For 3 1/2 years, the administration has insisted to a largely
disbelieving world that Iran was developing a dangerous nuclear
capability. The administration is contending now that its
doggedness is paying off.
Bush's national security adviser, Condoleezza Rice, said
Sunday that the world finally was "worried and suspicious" over
the Iranians' intentions and was determined not to let Tehran
produce a nuclear weapon.
In appearances on two nationally broadcast interview shows, she
would not say whether the United States would act alone to end the
program if the administration could not win international support.
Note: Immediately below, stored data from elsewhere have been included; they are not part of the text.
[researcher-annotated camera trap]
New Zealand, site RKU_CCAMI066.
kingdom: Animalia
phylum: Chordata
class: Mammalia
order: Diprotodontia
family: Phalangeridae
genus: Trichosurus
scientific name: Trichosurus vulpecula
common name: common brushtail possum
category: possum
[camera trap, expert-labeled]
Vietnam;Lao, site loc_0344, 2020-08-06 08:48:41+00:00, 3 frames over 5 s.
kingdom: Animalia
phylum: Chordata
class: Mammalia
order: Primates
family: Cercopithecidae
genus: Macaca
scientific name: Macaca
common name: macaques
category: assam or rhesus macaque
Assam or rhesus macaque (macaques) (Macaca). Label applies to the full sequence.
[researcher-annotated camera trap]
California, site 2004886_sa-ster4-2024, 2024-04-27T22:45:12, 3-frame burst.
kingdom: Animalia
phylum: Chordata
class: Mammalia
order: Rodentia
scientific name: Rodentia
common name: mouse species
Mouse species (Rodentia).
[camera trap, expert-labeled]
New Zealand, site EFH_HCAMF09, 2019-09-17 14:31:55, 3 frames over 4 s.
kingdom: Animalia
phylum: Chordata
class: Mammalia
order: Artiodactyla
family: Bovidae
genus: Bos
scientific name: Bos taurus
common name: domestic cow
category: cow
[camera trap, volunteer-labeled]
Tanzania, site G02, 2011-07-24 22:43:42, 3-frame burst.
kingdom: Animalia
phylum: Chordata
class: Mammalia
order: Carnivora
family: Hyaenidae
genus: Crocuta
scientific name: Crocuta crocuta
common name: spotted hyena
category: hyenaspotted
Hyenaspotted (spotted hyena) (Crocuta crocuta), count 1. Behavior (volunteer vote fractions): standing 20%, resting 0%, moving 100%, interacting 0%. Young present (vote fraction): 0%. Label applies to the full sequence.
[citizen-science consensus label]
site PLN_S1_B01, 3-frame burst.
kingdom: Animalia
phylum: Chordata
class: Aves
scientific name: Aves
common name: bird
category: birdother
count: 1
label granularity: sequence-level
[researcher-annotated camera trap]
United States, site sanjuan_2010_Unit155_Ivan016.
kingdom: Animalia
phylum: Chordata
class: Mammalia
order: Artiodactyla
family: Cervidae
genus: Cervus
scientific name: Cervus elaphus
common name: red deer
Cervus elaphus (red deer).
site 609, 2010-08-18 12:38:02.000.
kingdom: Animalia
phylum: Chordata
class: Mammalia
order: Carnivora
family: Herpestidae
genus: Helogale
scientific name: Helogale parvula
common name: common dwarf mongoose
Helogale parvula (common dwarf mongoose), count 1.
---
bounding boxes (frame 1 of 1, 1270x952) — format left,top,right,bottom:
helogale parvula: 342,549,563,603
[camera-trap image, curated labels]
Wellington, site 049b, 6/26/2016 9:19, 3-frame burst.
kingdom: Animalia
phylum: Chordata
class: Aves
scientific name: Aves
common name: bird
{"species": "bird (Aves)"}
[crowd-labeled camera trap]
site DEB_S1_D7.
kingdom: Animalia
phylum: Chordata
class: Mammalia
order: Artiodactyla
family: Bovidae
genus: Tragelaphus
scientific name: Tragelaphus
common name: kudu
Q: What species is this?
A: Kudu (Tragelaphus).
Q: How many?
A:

For its part, Iran said Monday the international community had
no reason to be suspicious about its nuclear ambitions, despite
allegations by the United States that it is trying to produce
nuclear weapons.
"Iran has not violated any of its commitments to international
treaties in its nuclear program," Foreign Minister Kamal Kharrazi
was quoted as saying by the official Islamic Republic News Agency.
Kharrazi announced a week ago that his country had resumed
building nuclear centrifuges. He said at the time that his country
was retaliating for the West's failure to force the U.N. nuclear
watchdog agency to close its file on possible Iranian violations of
nuclear nonproliferation rules.
But Kharrazi also said Iran was not resuming enrichment of
uranium, which requires a centrifuge. He said that Tehran had
restarted manufacturing the device because Britain, Germany and
France had not stopped the investigation by the International
Atomic Energy Agency, or IAEA.
At one point on Monday, Bush started to say that the United
States got Iran to sign an agreement that would permit inspections,
but then quickly corrected himself to say the "world" got the
Iranians to sign a protocol to allow site inspections.
Rice, appearing on CNN"s "Late Edition," said, "The United
States was the first to say that Iran was a threat in this way, to
try and convince the international community that Iran was trying,
under the cover of a civilian nuclear program, to actually bring
about a nuclear weapons program."
"I think we've finally now got the world community to a place,
and the [IAEA] to a place, that it is worried and suspicious of the
Iranian activities," she said. "Iran is facing for the first time
real resistance to trying to take these steps."
Bush, in his 2002 State of the Union address, included Iran with
North Korea and Iraq in an "axis of evil" dedicated to developing
nuclear and other weapons of mass destruction.
Since then, North Korea has publicly resumed its nuclear
development program. In Iraq, invading U.S.-led forces have found
no such programs after President Saddam Hussein was deposed.